Aucun n’est disposé sur une éminence ou dans une position topographique privilégiée qui le rendrait visible de loin. De plus, tous sont nettement à l’extérieur du territoire urbain, au-delà des zones de nécropoles pour la plupart. Cette situation, ainsi que leur moindre monumentalité les différencient clairement des sanctuaires d’entrée de ville, tels que nous les avons défini précédemment712. La distance qui les sépare de la ville, au minimum de plusieurs centaines de mètres voire davantage, ainsi que la présence d’équipement d’accueil, impliquent que les voyageurs qui s’y arrêtent n’ont pas vocation à demeurer dans la capitale, à moins qu’il ne s’agisse pour eux d’une étape de repos avant (ou après) l’arrivée dans la ville. C’est certainement le cas du sanctuaire de Vaugrenier.

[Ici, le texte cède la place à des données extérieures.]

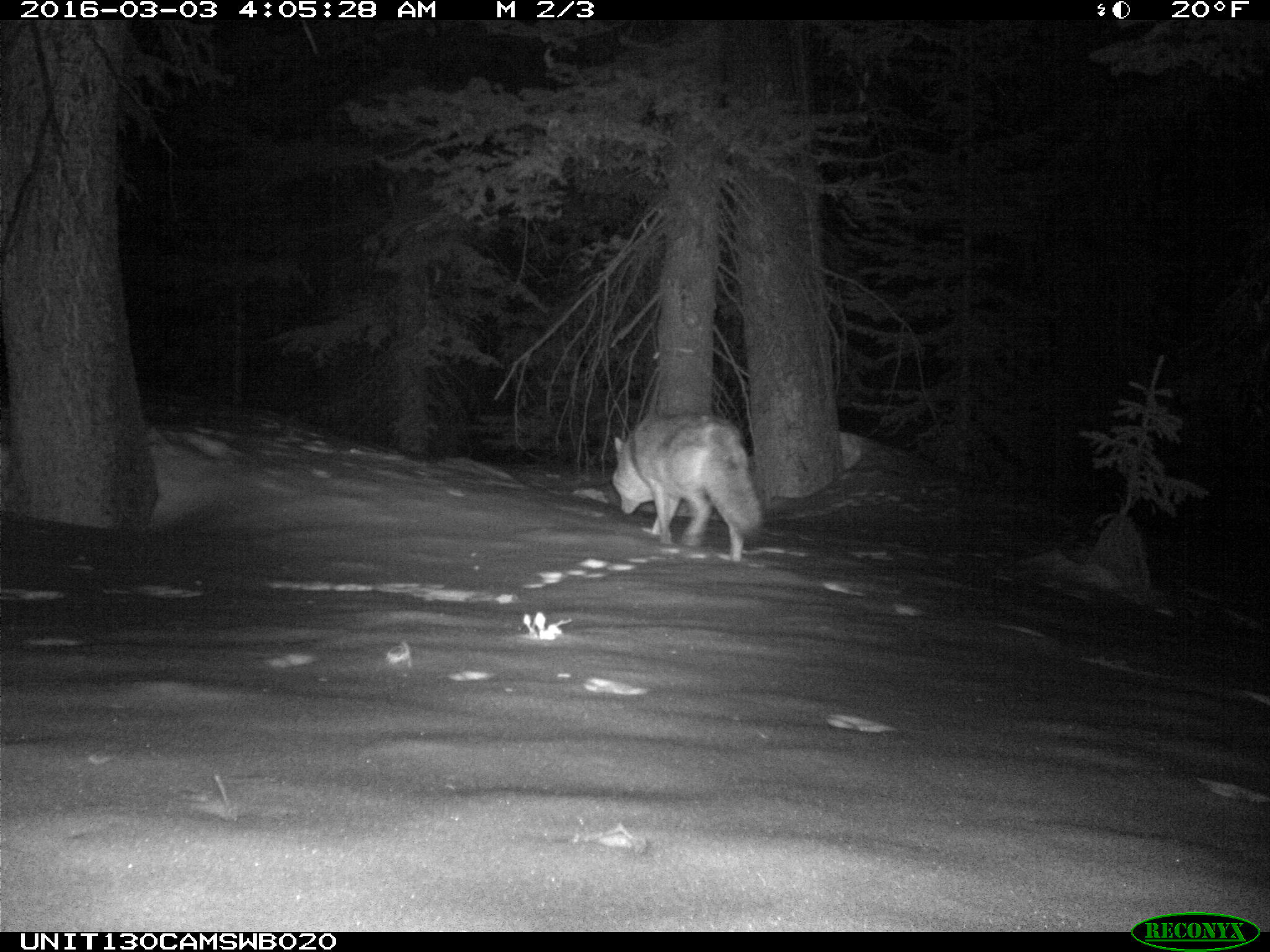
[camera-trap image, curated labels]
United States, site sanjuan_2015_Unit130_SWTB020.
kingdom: Animalia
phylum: Chordata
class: Mammalia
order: Carnivora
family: Canidae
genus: Canis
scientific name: Canis latrans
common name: coyote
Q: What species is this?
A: Canis latrans (coyote).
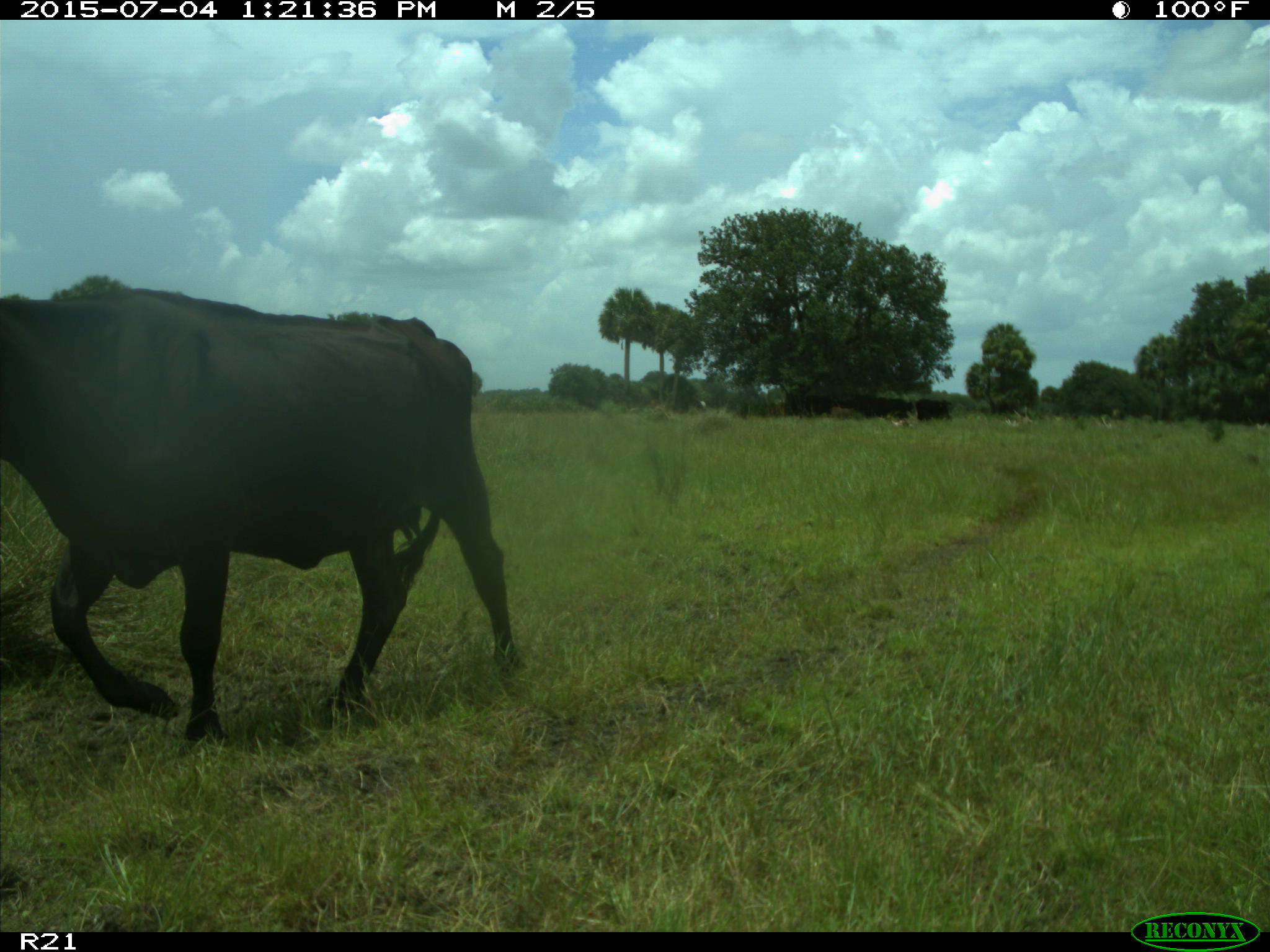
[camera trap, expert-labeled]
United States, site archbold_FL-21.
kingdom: Animalia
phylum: Chordata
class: Mammalia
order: Artiodactyla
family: Bovidae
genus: Bos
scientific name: Bos taurus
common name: domestic cow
Bos taurus (domestic cow).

Nous avons déjà évoqué le lien entre Vaugrenier et la via Aureliaqui longe le littoral pour mener en Italie. Situé à trois milles au nord d’Antibes, il constitue la première étape après la ville dans la direction de l’Italie. Les deux structures ont été construites dans un même projet713. Le sanctuaire suit rigoureusement l’orientation de la voie et possède trois accès reliant directement les portiques et la cour à la chaussée de la voie. La proximité recherchée avec la voie est le principal souci qui a dicté l’implantation du lieu de culte. Cela a deux conséquences : tout le sanctuaire, temple compris, a une orientation sud-est ; l’emplacement du sanctuaire massaliète qui préexiste au site de Vaugrenier et qui est dans son voisinage, n’a pas été repris. Par contre, le caractère sacré du site, par rapport à l’espace profane de la voie, est exprimé par le fort exhaussement de la cour dont le niveau est à presque 5 m au-dessus de celui de la chaussée. C’est un escalier au centre de la façade qui permet de combler la différence.

La ville de Langres possède un sanctuaire dans sa périphérie : le sanctuaire de la ZI des Franchises, à 2 km à l’est, en contrebas du plateau de Langres, immédiatement en bordure de la voie vers le Jura passant par Besançon. Quelques centaines de mètres plus à l’est, un carrefour assure vraisemblablement la jonction d’une voie secondaire. Les structures voisines du lieu de culte sont interprétées comme celles d’une mansio. Nous aurons l’occasion d’y revenir714.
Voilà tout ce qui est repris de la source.